Wednesday, October 3, 2007

What Prayer Is Not

Lionel O'Neal was a great man of prayer and one of those giants of faith that I have been blessed to know. I still remember the eloquent and passionate prayers he offered for the Green Lawn church when I was a child. He wrote a rather thorough curriculum on prayer. In it he offers this listing, "What Prayer Is Not."

1. Prayer is not a means of informing God and scolding men. We need not, in our prayers, to try to tell God all about the universe. He knows all we know and more than we shall ever know.

2. Too, we should not be scolding men while we pretend that we are talking to God. Prayer is too sacred to be abused in such manner.

3. Then, too, we should not feel that prayer is a means of ministering to our selfishness. James said, "Ye have not because ye ask not." Then, the reason we do not receive when we ask, is because we are selfish in our petition. "Ye . . . receive not," says James, "because ye ask amiss, that ye may spend it is your pleasures." God has not promised to answer our selfish prayers. It is very difficult for us to spearate our selfishness from our requests.

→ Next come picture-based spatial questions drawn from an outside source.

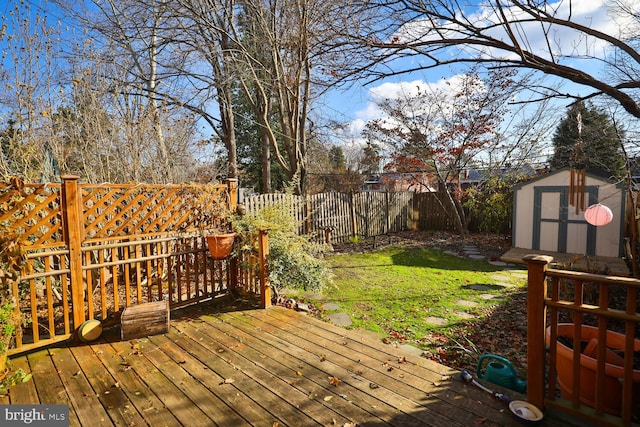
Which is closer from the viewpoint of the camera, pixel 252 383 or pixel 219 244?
pixel 252 383

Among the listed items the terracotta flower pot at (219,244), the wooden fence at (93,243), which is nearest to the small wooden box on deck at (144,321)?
the wooden fence at (93,243)

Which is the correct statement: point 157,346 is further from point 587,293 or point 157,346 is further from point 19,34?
point 587,293

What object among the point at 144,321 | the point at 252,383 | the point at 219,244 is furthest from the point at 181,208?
the point at 252,383

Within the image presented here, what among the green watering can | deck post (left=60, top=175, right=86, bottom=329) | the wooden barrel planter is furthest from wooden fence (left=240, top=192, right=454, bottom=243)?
the wooden barrel planter

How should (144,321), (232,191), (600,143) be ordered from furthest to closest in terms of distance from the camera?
(600,143), (232,191), (144,321)

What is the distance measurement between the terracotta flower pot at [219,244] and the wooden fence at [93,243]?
20 cm

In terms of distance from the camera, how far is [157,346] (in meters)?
3.08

4. Prayer is not a means of getting out of doing what God requires of us. Prayer will not set aside God's laws. God's laws are immutable. The laws of God cannot be changed by calling upon Him. God requires his servants to obey. Many attempt to use prayer as a means of getting out of doing the will of God. In the Great Commission, Jesus said, "He that believeth and is baptized shall be saved," yet many will try to avoid being baptized by falling down on their faces and praying. Prayer will not set aside the command to be baptized. The Lord says, "Belive and be baptized" and ye shall be saved. Some preachers say, "Belive and kneel down by your radio and TV and pray" and ye shall be saved. Prayer is not a substitute for baptism nor for any other direct command of our Lord. Prayer does not supplant giving. Prayer is not a substitute for the Lord's Supper. Jesus demands that his disciples meet upon the first day of every week to break bread. For us to fall down on our knees and cry out in prayer will not change this law. In fact, Jesus will not hear the man who fails to meet his requirements. Our Lord said, "Why call me Lord, Lord, and do not the things which I say?" That is, "Why pray and do not do what I say?" God will only hear the man who hears him.